NLBMDA Applauds Congressional Letter to OSHA on Crane Rule Material Delivery Exemption

On July 27, key members of the House of Representatives sent a NLBMDA-backed letter to the Occupational Safety and Health Administration’s (OSHA) Principal Deputy Assistant Secretary of Labor for Occupational Safety and Health Loren Sweatt requesting that the agency preserve the material delivery exemption in the 2010 Crane and Derricks in Construction rule and revoke its 2016 Letter of Interpretation (LOI) which effectively repealed the material deliver3y exemption.

The Congressional letter was led by Representative Ron Wright (TX-6) who serves on House Education and Labor Committee and the Workforce Protections Subcommittee. It was also signed by Reps. Fred Keller (PA-12), Greg Gianforte (MT-AL), Scott Perry (PA-10), Tom Tiffany (WI-7), Jim Baird (IN-4) and Bob Gibbs (OH-7). The letter was supported by NLBMDA’s federated state and regional associations and the National Association of Home Builders (NAHB).

“This is a big step towards a resolution to the concerning letter of interpretation (LOI) issued by OSHA in 2016. NLBMDA applauds Congress for hearing the concerns of our dealer members and requesting OSHA preserve the material delivery exemption as written in the 2010 Crane and Derricks in Construction rule,” said Jonathan Paine, NLBMDA President & CEO. “OSHA’s 2016 LOI has fostered a great deal of uncertainty in the lumber and building material dealer industry and NLBMDA is encouraged that our dealers’ grassroots efforts have gotten the attention of Congress. NLBMDA thanks Representative Wright and all of the signers of the letter for their leadership on this issue and we are hopeful that OSHA will take the concerns of Congress seriously.”

Background:

In 2010, OSHA issued regulations regarding the use of cranes and derricks in construction, including certification and safety requirements. The regulations included an OSHA-approved exemption for building material delivery, citing that the small cranes used to deliver building materials do not pose the same risks as construction cranes and that the rules would unnecessarily burden the small businesses, builders, material supply dealers, and other parties who utilize them. Unfortunately, OSHA contradicted the final rule and essentially repealed the material delivery exemption in a 2016 Letter of Interpretation (LOI). The agency did not provide any reasoning for this change and failed to give small businesses and other stakeholders the opportunity to provide public comment, circumventing the traditional rulemaking process.
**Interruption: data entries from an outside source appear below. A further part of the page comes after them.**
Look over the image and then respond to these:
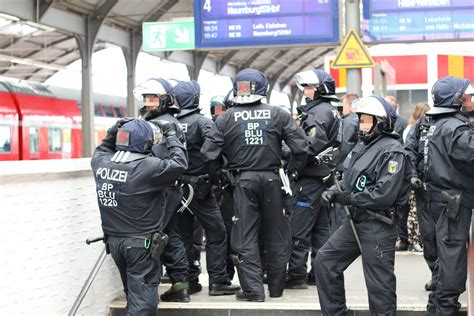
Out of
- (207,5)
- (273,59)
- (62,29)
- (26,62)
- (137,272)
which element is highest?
(273,59)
Since the LOI was issued in 2016, NLBMDA has engaged OSHA numerous times, including an in-person meeting with agency officials and a follow-up letter last year, but OSHA has yet to respond to the industry’s concerns. As a result, NLBMDA decided to work with Congress and the House Education and Labor Committee in an effort to get this issue resolved.


NLBMDA Signs Letter to Congress on Employer Liability Protections

NLBMDA recently signed a coalition letter to Congress urging them to include employer liability protections from S. 4317, the "SAFE TO WORK Act,” in any final Phase 4 COVID-relief package. Provisions in the “SAFE WORK ACT” would protect against unfair lawsuits for businesses that work in good-faith to comply with applicable governmental health guidelines.

The “SAFE WORK ACT” was included in the Senate’s Phase 4 legislation released at the end of July and NLBMDA continues to lobby Congress to include it in the final relief package currently under consideration.


IRS Issues Guidance on Recapturing Excess Employment Tax Credits

The IRS has issued guidance through temporary and proposed regulations relating to the recapture of erroneously issued employment tax credit refunds under both the Families First Coronavirus Response Act (Families First Act) and Coronavirus Aid, Relief and Economic Security Act (CARES Act).

The IRS has revised or is in the process of revising the Form 941, Form 943, Form 944 and Form CT-1, so that employers may use these returns to claim the paid sick and family leave and employee retention credits.

Employers may also receive advance payment of the credits up to the total allowable amounts. The IRS has created Form 7200, Advance Payment of Employer Credits Due To COVID-19, which employers may use to request an advance of the credits. Employers are required to reconcile any advance payments claimed on Form 7200 with total credits claimed and total taxes due on their employment tax returns.

Any refund of these credits paid to a taxpayer that exceeds the amount the taxpayer is allowed is an erroneous refund. The regulations released today authorize the assessment and collection of any erroneous refund of the credits in the normal course of processing the applicable employment tax returns or Forms 7200. This allows the IRS to efficiently recover any refund, while preserving administrative protections for taxpayers.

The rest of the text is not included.